Uncertainty & Sensitivity Analysis of Nuclear Fuel Using Transuranus & Dakota

Abstract: With the initiative taken by the SUNRISE project (Sustainable Nuclear Energy Research in Sweden) to construct a Lead-cooled research reactor, this thesis intends to extend the knowledge within nuclear fuel development. By using integral iterative modelling and simulating techniques that mimic real-world phenomena, novel fuel materials like uranium nitride are assessed for future validation.  The work deals with the fuel performance analysis of the SUNRISE LFR, employing the TRANSURANUS fuel performance code. This code contains a collection of model parameters that simulate the thermo-mechanical behaviour of the fuel cladding system on an engineering scale of the reactor core. A comparative study is performed for UO$_2$ and UN fuels using the same input data such as fuel geometry.

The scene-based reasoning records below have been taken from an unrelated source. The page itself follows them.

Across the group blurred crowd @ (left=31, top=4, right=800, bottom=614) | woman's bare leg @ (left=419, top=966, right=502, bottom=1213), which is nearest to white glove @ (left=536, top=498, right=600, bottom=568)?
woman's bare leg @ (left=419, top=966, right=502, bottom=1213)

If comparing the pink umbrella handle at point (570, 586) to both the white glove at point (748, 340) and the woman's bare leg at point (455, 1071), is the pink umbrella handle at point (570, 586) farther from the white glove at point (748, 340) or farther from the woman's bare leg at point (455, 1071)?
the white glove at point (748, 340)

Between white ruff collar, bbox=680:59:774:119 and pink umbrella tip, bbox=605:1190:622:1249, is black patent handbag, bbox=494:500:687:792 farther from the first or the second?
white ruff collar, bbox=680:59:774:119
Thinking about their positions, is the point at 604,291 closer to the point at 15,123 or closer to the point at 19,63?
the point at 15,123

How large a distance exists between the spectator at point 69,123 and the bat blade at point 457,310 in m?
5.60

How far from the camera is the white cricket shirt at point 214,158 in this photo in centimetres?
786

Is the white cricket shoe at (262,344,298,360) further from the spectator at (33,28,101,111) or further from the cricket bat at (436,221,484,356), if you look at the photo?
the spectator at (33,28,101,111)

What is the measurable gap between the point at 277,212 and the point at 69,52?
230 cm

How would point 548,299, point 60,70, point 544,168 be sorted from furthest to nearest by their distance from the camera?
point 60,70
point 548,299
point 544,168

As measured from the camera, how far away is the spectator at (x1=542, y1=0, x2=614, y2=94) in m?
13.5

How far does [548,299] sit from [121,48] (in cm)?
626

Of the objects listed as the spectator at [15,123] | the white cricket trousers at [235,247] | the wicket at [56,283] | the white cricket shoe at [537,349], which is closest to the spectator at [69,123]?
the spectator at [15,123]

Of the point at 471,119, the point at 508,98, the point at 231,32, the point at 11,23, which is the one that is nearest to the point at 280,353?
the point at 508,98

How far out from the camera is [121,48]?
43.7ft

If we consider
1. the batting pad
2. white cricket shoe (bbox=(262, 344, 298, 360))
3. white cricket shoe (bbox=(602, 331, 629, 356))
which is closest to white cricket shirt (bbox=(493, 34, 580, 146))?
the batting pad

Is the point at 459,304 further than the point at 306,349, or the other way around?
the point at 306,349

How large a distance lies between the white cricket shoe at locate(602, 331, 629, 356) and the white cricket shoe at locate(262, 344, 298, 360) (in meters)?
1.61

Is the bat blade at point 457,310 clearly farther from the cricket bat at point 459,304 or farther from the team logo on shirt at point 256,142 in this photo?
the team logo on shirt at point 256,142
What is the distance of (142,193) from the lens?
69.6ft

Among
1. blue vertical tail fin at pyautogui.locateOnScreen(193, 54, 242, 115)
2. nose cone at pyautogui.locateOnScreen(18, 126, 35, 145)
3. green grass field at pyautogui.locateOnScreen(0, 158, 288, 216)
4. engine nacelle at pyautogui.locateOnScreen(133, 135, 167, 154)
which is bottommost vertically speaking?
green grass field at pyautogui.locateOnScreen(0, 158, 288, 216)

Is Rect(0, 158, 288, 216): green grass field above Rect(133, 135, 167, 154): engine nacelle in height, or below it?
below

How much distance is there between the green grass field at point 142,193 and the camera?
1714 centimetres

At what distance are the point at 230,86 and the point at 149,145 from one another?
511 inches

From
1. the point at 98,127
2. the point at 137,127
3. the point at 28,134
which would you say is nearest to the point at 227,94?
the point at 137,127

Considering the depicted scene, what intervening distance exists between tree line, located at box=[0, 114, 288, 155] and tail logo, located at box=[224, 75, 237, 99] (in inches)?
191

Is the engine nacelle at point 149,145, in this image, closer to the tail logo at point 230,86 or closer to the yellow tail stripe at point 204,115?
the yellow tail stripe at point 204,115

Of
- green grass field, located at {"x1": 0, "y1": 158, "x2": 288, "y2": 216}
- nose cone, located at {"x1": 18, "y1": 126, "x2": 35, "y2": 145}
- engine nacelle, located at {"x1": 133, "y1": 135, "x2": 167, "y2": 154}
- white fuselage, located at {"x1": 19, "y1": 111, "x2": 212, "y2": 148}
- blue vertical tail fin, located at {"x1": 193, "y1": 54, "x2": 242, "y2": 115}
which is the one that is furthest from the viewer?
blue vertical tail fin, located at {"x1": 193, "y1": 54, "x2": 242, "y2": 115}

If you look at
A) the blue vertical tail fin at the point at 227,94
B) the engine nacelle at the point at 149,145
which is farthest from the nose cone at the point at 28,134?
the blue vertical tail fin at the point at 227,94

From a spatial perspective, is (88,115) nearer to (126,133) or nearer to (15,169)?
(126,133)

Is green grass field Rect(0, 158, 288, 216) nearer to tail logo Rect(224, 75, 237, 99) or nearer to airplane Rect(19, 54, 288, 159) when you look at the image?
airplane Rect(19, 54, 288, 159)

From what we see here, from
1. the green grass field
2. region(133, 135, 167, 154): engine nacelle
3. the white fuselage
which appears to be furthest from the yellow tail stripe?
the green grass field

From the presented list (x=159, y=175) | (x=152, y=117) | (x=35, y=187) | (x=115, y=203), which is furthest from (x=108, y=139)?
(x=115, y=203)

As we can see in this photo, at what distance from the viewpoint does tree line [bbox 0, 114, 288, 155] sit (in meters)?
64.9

In addition, predefined information relating to the neutronics analysis for the reactor was used as input to the TRANSURANUS code along with literature reviews to select the accurate models on the reactor, fuel, and its behaviour. Furthermore, a sensitivity study is carried out to assess the models and parameters affected by more significant uncertainty.  The uncertainty analysis of the UN fuel's swelling models is performed using the Dakota toolkit. The sampling of input data using the Dakota software coupled with the nuclear simulation program TRANSURANUS produced partial rank correlation coefficients significant to the modelling. However, since the assessed models displayed the same correlation coefficients, the results conclude that a deeper understanding of the theoretical swelling model might be required.